Gemi söküm işçilerinin direnişi 4. gününde: ‘Ya hep beraber ya hiçbirimiz...’

Aliağa'da gemi söküm işçilerinin direnişi 4. gününde... Patronların Ensesindeyiz avukatı Muammer Korkor ve Limter-İş Genel Sekreteri Hakkı Demiral ile görüştük.

Sancak Yıldız

İzmir Aliağa’da gemi söküm işçilerinin direnişi 4. gününde sürüyor. 

Sene başından beri birçok şantiyede süren zam görüşmelerinde -Kalkavan şirketi dışında- sonuç alınamadı. 

Kalkavan’daki kazanım üzerine eşit işe eşit ücret talebiyle, Dikkan gruba bağlı AGS, IŞIKSAN, KURSAN ve İzmir gemi söküm işçileri başta olmak üzere 9 firmada çalışan 1500’e yakın işçi, cuma sabahı 11.00’de mesai başında iş bıraktı. Ardından patronlar, işçilerin görüşme taleplerini kabul etti.

İşçilerin seçtiği temsilcilerin katıldığı görüşmeden sonuç çıkmayınca eylemler büyüyerek devam etti. Bütün bu gelişmeler yaşanırken diğer patronların zam yapmamasıyla birlikte zam yapan firma da zammı geri almaya karar verdi. Patronların bu hamlesiyle birlikte eylemler tüm şantiyelere yayıldı.

Birkaç saat sonra bölgeye ulaşan Patronların Ensesindeyiz Haberleşme ve Dayanışma Ağı (PE), işçilerle hızlıca görüşerek talepler listesi yayımladı. 

Talepler listesi

Birkaç işyeri dışında şantiyenin neredeyse tamamında iş durdu. Ardından işçiler eylemlerini Geri Dönüşüm Sanayicileri Derneği’nin önüne taşıdı.

-- Veri içeriği --
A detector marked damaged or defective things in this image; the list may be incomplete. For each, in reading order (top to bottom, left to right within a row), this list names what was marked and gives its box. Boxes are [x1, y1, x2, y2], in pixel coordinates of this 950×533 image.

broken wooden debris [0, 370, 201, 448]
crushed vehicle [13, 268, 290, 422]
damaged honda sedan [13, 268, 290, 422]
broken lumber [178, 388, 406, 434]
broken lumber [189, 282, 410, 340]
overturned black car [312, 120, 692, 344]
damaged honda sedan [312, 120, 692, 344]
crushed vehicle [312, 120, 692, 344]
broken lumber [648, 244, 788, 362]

...

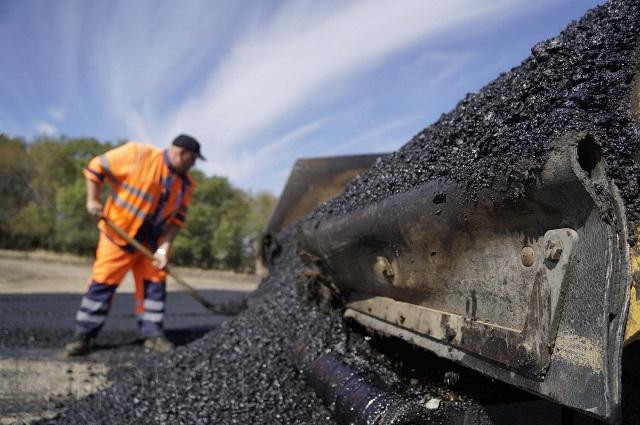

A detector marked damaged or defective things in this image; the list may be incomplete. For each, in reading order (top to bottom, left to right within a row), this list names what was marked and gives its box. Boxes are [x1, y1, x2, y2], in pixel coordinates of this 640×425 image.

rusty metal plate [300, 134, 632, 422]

==

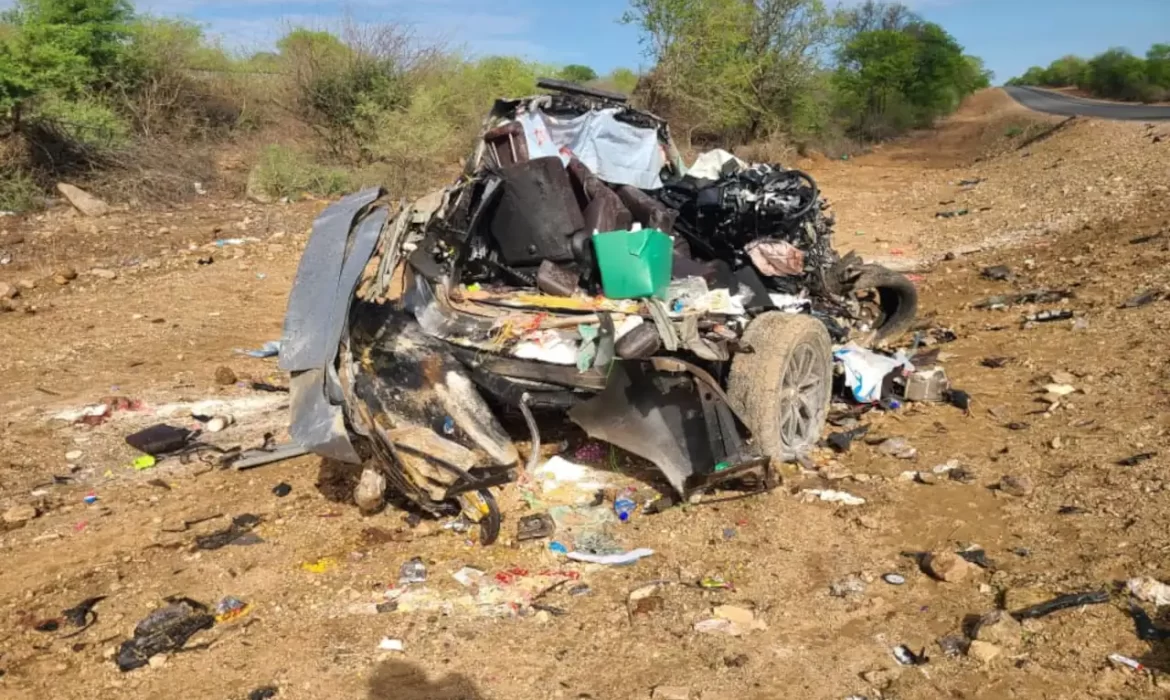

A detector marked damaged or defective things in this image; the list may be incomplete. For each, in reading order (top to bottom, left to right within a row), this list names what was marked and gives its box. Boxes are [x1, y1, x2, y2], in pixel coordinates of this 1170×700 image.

-- Yönerge 1 --
Gemi söküm işçileri haberinin "Sancak Yıldız" ifadesinden başlayıp "dışında- sonuç alınamadı." ifadesine kadar, bu ifade de dahil olmak üzere, olan kısmını birebir kopyalayın.
-- Yönerge 2 --
Aliağa'daki gemi söküm işçilerinin direnişini anlatan haberi, son cümlesinden sonra gelecek biçimde sürdürün.

-- Yazılı yanıt 1 --
Sancak Yıldız

İzmir Aliağa’da gemi söküm işçilerinin direnişi 4. gününde sürüyor. 

Sene başından beri birçok şantiyede süren zam görüşmelerinde -Kalkavan şirketi dışında- sonuç alınamadı.

-- Yazılı yanıt 2 --
Cumartesi sabahıyla birlikte dernek önünde toplanmaya devam eden işçilerin direnişi kararlılıkla sürüyor.
 
İşte, Aliağa gemi söküm işçilerinin direnişinin başlangıcı ve seyrinin özeti böyle. Şimdi biraz da tepkilerin arkasında yatan sebeplere ve işçilerin çalışma koşullarına bakalım…

‘Anadolu’dan yoksulluğun göç ettirdikleri, ekmeğini tersanelerden çıkarmaya çalışıyor ’

Aliağa, İzmir’in emekçi yoğunluğu en fazla olan ilçelerinden biri. İlçe nüfusunun azımsanmayacak kadar kısmını Anadolu’nun çeşitli illerinden uzun yıllar içinde, tarım ve hayvancılığın gün geçtikçe erimesi sonucunda bölgeye gelen insanlar oluşturuyor.

Bu nedenle, tersanelerde direnişle adını daha sık duyduğumuz işçiler büyük bir yoksullaşma ve hayata tutunma kavgasıyla yaşamaya çalışıyorlar.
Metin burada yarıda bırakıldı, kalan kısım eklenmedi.